Did James and Sarah Jordan have a daughter named Elizabeth?
Writing in 1951 about the Jordans, Marjorie Kimball Templeton proffered that when James and Sarah moved to Kanawha (later Cabell) County, they left behind in Greenbrier a daughter who had married Boyd Wallace.[1] Unfortunately Ms. Templeton provided no additional information and didn’t specify the source, so it’s difficult to determine the validity of her information.
It appears, however, that subsequent family historians accepted her statement as fact; and in 1974, two researchers, Ken and Edna Moody, suggested that this daughter was named Elizabeth. They had developed a theory that James and Sarah Jordan of Greenbrier County were actually James Jordan and Sarah Stodghill from Goochland County, Virginia, whose family was partially documented in the Douglas Register.
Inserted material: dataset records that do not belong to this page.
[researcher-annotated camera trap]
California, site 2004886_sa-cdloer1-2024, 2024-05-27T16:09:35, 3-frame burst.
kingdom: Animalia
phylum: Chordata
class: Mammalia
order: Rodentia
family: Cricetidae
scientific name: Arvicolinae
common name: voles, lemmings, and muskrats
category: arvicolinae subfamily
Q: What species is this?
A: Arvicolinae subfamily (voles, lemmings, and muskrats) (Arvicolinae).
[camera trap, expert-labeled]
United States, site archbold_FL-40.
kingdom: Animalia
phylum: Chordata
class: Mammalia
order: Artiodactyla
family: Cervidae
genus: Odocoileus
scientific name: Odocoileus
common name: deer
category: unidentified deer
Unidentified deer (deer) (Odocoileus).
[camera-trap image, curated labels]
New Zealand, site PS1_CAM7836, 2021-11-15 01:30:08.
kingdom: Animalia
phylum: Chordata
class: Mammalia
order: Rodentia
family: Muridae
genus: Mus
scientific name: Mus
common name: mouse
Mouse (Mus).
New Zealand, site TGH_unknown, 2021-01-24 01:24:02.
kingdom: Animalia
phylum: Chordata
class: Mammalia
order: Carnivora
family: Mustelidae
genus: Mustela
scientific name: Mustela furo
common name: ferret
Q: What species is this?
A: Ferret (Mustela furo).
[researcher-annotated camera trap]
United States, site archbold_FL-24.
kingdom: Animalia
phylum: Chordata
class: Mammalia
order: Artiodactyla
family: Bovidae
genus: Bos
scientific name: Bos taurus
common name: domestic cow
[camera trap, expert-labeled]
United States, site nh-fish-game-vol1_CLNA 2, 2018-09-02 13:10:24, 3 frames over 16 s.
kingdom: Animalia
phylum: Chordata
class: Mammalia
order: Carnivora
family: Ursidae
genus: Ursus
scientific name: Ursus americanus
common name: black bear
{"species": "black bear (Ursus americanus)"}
The Goochland County Jordans were known to have had a daughter named Elizabeth, born in 1770, about whom the Moodys wrote, “We believe this to be the daughter referred to in Templeton’s book.” They added that they had not been able to find a record of her marriage to Boyd Wallace.[2]
Although the Moodys’ assertion of a connection to the Goochland County family was wrong (see Greenbrier vs Goochland), it is still common to come across Jordan family trees in print and on the web referring to a daughter Elizabeth, born in 1770, and married to Boyd Wallace. In reality, Robert Boyd Wallace of Greenbrier County (1788-1838) was married to Mary Alexander.[3] Wallace family researchers have no record of him being married to anyone else, nor do Greenbrier Marriage Records contain any reference to a Wallace/Jordan connection. Although Wallace did, indeed, buy the Jordan homestead in Greenbrier County at a bargain price, the reason remains unknown. Therefore, the fact of Elizabeth’s existence is tenuous.